_Task A_
Do the following statements agree with the text on uncontrolled resource consumption? Answer each with yes or no, and quote the words of the text that decide it. (i) When the number or size of limited resources is not controlled, the most common result is denial of service. (ii) The observed example involves a Java library. (iii) Resource exhaustion may force the product to "fail open" in some cases.

The product does not properly control the allocation and maintenance of a limited resource.

General Informations

Modes Of Introduction

Operation : The product could be operated in a system or environment with lower resource limits than expected, which might make it easier for attackers to consume all available resources.
System Configuration : The product could be configured with lower resource limits than expected, which might make it easier for attackers to consume all available resources.
Architecture and Design : The designer might not consider how to handle and throttle excessive resource requests, which typically requires careful planning to handle more gracefully than a crash or exit.
Implementation

Applicable Platforms

Language

Class: Not Language-Specific (Undetermined)

Technologies

Class: Not Technology-Specific (Undetermined)

Common Consequences

Scope	Impact	Likelihood
Availability	DoS: Crash, Exit, or Restart, DoS: Resource Consumption (CPU), DoS: Resource Consumption (Memory), DoS: Resource Consumption (Other) Note: If an attacker can trigger the allocation of the limited resources, but the number or size of the resources is not controlled, then the most common result is denial of service. This would prevent valid users from accessing the product, and it could potentially have an impact on the surrounding environment, i.e., the product may slow down, crash due to unhandled errors, or lock out legitimate users. For example, a memory exhaustion attack against an application could slow down the application as well as its host operating system.
Access Control Other	Bypass Protection Mechanism, Other Note: In some cases it may be possible to force the product to "fail open" in the event of resource exhaustion. The state of the product -- and possibly the security functionality - may then be compromised.

Observed Examples

References	Description
CVE-2019-19911	Chain: Python library does not limit the resources used to process images that specify a very large number of bands (CWE-1284), leading to excessive memory consumption (CWE-789) or an integer overflow (CWE-190).

Dataset extracts labeled with boxes
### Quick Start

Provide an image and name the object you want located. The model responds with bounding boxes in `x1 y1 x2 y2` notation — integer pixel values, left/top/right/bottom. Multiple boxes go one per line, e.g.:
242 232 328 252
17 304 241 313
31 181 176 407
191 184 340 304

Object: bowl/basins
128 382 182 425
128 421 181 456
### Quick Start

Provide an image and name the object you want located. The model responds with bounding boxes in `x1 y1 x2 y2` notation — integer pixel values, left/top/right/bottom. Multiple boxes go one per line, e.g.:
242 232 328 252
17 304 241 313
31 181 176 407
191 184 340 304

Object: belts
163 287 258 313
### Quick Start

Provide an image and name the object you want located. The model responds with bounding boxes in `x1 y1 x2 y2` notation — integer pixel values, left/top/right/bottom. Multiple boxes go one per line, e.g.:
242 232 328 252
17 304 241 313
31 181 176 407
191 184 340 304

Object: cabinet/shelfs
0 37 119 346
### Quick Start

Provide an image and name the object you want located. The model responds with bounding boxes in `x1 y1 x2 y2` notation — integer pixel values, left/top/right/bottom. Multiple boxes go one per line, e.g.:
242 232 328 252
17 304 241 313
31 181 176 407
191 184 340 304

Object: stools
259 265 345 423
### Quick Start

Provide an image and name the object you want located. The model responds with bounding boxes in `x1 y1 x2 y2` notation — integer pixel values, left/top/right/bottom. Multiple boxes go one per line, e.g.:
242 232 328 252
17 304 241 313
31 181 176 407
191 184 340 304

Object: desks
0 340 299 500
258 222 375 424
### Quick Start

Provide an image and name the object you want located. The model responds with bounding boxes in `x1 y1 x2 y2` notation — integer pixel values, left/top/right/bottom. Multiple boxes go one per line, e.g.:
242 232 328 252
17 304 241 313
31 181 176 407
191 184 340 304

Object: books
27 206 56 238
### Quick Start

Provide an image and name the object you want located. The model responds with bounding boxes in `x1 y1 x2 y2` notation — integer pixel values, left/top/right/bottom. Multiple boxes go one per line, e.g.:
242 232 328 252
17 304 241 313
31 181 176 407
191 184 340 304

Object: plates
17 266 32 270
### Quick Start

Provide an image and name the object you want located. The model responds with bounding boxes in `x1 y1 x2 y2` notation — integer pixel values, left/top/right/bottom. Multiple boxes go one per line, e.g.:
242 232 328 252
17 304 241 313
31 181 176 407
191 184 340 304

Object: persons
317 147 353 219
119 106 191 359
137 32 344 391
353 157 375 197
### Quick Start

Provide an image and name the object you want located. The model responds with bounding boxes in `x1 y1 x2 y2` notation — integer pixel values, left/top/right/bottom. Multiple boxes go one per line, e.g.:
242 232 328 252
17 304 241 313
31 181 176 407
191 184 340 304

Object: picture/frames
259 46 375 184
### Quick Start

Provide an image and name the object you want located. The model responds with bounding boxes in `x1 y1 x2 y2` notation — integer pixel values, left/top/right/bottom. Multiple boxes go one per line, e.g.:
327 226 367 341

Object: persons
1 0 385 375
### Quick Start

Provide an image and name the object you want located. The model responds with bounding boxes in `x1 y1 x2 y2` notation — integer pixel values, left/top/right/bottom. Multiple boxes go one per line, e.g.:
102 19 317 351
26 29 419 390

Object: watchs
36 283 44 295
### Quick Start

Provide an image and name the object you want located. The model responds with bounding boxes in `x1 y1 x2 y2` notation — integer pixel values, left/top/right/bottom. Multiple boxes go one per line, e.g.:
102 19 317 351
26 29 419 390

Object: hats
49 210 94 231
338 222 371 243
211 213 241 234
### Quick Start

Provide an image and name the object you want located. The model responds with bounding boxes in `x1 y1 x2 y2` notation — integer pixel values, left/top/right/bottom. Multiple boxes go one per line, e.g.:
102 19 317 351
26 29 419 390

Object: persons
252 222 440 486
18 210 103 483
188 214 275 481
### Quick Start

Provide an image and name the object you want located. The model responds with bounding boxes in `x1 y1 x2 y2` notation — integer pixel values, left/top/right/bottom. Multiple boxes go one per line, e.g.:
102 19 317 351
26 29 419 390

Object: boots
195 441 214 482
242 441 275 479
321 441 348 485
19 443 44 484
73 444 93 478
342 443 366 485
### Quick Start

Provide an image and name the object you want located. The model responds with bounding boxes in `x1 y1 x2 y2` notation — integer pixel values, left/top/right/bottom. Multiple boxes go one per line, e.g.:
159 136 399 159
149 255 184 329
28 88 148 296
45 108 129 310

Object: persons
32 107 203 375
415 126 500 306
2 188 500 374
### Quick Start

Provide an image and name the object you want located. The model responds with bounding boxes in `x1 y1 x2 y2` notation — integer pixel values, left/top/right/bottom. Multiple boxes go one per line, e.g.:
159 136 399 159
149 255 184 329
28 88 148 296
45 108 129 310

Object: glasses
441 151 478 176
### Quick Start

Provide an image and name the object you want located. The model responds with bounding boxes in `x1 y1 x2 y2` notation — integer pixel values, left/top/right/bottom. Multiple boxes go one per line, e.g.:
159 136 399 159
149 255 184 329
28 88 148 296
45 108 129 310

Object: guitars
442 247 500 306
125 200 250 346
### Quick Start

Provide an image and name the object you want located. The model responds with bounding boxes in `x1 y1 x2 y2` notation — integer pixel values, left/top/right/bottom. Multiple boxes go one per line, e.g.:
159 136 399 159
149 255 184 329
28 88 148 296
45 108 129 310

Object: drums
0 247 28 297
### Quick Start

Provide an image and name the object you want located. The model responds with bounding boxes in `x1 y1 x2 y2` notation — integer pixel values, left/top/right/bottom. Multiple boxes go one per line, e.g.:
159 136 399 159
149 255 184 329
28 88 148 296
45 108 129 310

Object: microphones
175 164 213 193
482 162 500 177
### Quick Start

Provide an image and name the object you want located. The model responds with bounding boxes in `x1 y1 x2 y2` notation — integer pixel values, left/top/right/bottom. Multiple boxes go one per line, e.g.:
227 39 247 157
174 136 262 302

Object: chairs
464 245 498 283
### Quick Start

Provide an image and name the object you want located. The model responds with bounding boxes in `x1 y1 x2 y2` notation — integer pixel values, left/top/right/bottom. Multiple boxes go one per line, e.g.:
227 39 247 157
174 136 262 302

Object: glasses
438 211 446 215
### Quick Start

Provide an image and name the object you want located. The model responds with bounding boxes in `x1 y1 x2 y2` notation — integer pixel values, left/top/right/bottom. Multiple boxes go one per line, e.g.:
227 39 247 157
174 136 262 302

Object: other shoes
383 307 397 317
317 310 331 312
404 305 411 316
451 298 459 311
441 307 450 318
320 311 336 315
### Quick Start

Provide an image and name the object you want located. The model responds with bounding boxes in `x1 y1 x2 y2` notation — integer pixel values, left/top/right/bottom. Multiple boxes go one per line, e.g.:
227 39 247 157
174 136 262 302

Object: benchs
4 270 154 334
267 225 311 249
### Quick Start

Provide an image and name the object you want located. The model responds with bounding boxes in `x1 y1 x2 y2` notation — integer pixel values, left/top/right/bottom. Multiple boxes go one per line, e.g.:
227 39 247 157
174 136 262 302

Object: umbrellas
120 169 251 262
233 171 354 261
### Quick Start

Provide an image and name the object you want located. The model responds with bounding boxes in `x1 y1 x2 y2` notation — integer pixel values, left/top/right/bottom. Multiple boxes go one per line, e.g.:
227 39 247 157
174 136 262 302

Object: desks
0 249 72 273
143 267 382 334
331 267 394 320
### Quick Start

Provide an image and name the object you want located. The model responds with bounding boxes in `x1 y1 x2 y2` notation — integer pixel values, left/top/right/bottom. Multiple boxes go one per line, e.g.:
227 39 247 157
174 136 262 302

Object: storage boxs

_Task B_
Can you update the listing from its first line through the line that contains "259 265 345 423", changing "Quick Start" to "Getting Started" and leaving everything else unchanged? Return only those lines.

_Answer A_
(i) Yes: "then the most common result is denial of service."
(ii) No: "Chain: Python library does not limit the resources used to process images that specify a very large number of bands"
(iii) Yes: "In some cases it may be possible to force the product to "fail open" in the event of resource exhaustion."

_Answer B_
### Getting Started

Provide an image and name the object you want located. The model responds with bounding boxes in `x1 y1 x2 y2` notation — integer pixel values, left/top/right/bottom. Multiple boxes go one per line, e.g.:
242 232 328 252
17 304 241 313
31 181 176 407
191 184 340 304

Object: bowl/basins
128 382 182 425
128 421 181 456
### Getting Started

Provide an image and name the object you want located. The model responds with bounding boxes in `x1 y1 x2 y2` notation — integer pixel values, left/top/right/bottom. Multiple boxes go one per line, e.g.:
242 232 328 252
17 304 241 313
31 181 176 407
191 184 340 304

Object: belts
163 287 258 313
### Getting Started

Provide an image and name the object you want located. The model responds with bounding boxes in `x1 y1 x2 y2` notation — integer pixel values, left/top/right/bottom. Multiple boxes go one per line, e.g.:
242 232 328 252
17 304 241 313
31 181 176 407
191 184 340 304

Object: cabinet/shelfs
0 37 119 346
### Getting Started

Provide an image and name the object you want located. The model responds with bounding boxes in `x1 y1 x2 y2` notation — integer pixel values, left/top/right/bottom. Multiple boxes go one per line, e.g.:
242 232 328 252
17 304 241 313
31 181 176 407
191 184 340 304

Object: stools
259 265 345 423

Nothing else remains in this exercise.